*Tasks for this exercise*:
a) According to the essay excerpt, what reason did the girlfriend give for not taking birth control?
b) Print the essay excerpt starting at the words "So we drove" and ending after "almost upon us.".
c) Decide whether each statement agrees with the essay excerpt: (i) Like his friends, the narrator was having sex in high school. (ii) The narrator intended to pull out. (iii) The narrator was about ten years old when he first wore a condom.

*Document excerpt*:
Since I was only a decade old, I didn’t totally understand the logic behind condoms and thankfully wasn’t aware that they were there because my mom liked to do it. I just wore it, fascinated. I also didn’t totally understand how to masturbate — amazing, but it’s a learned skill and not something ingrained into boys at birth — so I wound up just taking the condom off instead of utilizing it for its intended semen-catching purpose.
I didn’t encounter contraceptives again for a long time. Unlike my friends in high school, I wasn’t having sex, so I went to college without any understanding of basic condom skills and how hard they were to implement when drunk.
My inexperience manifested itself when, during my second time, I lost my erection while trying to put one on backwards.
But I soon became well-versed because that same girl, who eventually reached girlfriend(ish) status, was not into taking birth control. She claimed the hormones made her cranky and ill. And I couldn’t convince her to take it, because she said she’d only go through that kind of suffering for a man she loved.
I was not that man.
So we drove down rubber road every time. Except once early on, when she was in the mood and, cyclically-speaking, wasn’t likely to get pregnant. I gladly agreed to do it sans-sack. What I didn’t know was that she had an issue with ejaculation, one that didn’t crop up until we were well into our first session of condomless sex. And by well into it, I mean I learned of her disdain right after I told her I was about to come, which always carries an implicit “on you” insinuation. Or at least that’s what I thought. She felt otherwise.
“Where? Not inside me.”
Yes. I was not planning on doing that. I don’t really care how well you think you know your ovulation schedule — I was pulling out. But now, where was officially an issue. Especially since the climactic moment was almost upon us.
“Umm, on you.”
There possibly should be a question mark there. I didn’t necessarily present it as a declarative statement, but I wasn’t really leaving the door open for a single-spaced written rebuttal delineating her objections to having ejaculate on her skin. I always thought this was like universal, U.N.-sanctioned policy: If we’re having sex, you aren’t on the pill, and I am not wearing a condom, I come on your tummy. It’s in the Magna Carta.
But she responded negatively. “No.”
It was like we’d settled on eating dinner, but were having serious disagreements about the cuisine.
“Honey, I want Thai food. Like right now.”

(Scene geometry reasoning data)
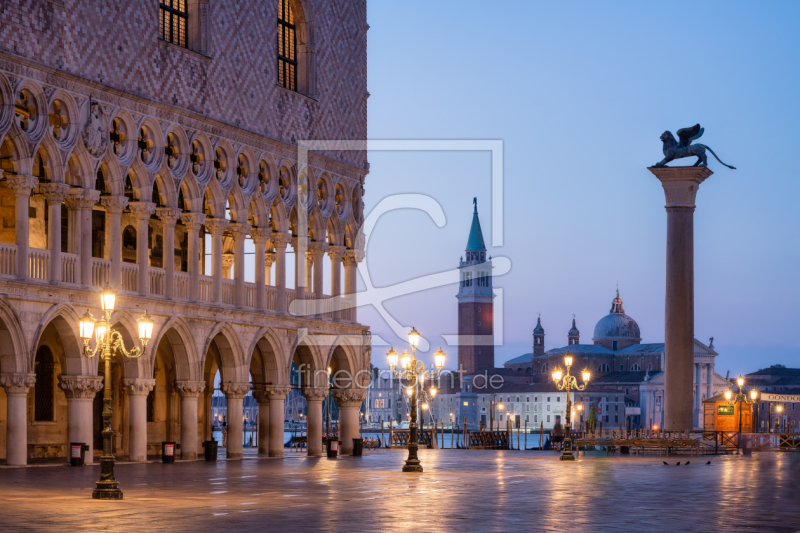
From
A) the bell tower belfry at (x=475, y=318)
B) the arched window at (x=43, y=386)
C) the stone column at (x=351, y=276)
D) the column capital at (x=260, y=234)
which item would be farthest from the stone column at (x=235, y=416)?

*Solutions by task*:
a) She claimed the hormones made her cranky and ill.

b)
So we drove down rubber road every time. Except once early on, when she was in the mood and, cyclically-speaking, wasn’t likely to get pregnant. I gladly agreed to do it sans-sack. What I didn’t know was that she had an issue with ejaculation, one that didn’t crop up until we were well into our first session of condomless sex. And by well into it, I mean I learned of her disdain right after I told her I was about to come, which always carries an implicit “on you” insinuation. Or at least that’s what I thought. She felt otherwise.
“Where? Not inside me.”
Yes. I was not planning on doing that. I don’t really care how well you think you know your ovulation schedule — I was pulling out. But now, where was officially an issue. Especially since the climactic moment was almost upon us.

c)
(i) No. "Unlike my friends in high school, I wasn’t having sex"
(ii) Yes. "I was pulling out."
(iii) Yes. "Since I was only a decade old"